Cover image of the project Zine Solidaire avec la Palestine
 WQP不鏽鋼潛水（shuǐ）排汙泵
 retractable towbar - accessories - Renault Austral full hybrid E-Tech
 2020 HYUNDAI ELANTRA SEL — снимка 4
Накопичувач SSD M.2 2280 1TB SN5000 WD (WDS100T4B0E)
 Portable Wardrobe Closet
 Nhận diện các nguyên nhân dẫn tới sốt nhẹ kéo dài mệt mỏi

- [Problem requirements]: Please provide an exact transcription of each line from the one holding "2020 HYUNDAI ELANTRA SEL — снимка 4" through the final line of the data above.

- [Completed task]:
 2020 HYUNDAI ELANTRA SEL — снимка 4
Накопичувач SSD M.2 2280 1TB SN5000 WD (WDS100T4B0E)
 Portable Wardrobe Closet
 Nhận diện các nguyên nhân dẫn tới sốt nhẹ kéo dài mệt mỏi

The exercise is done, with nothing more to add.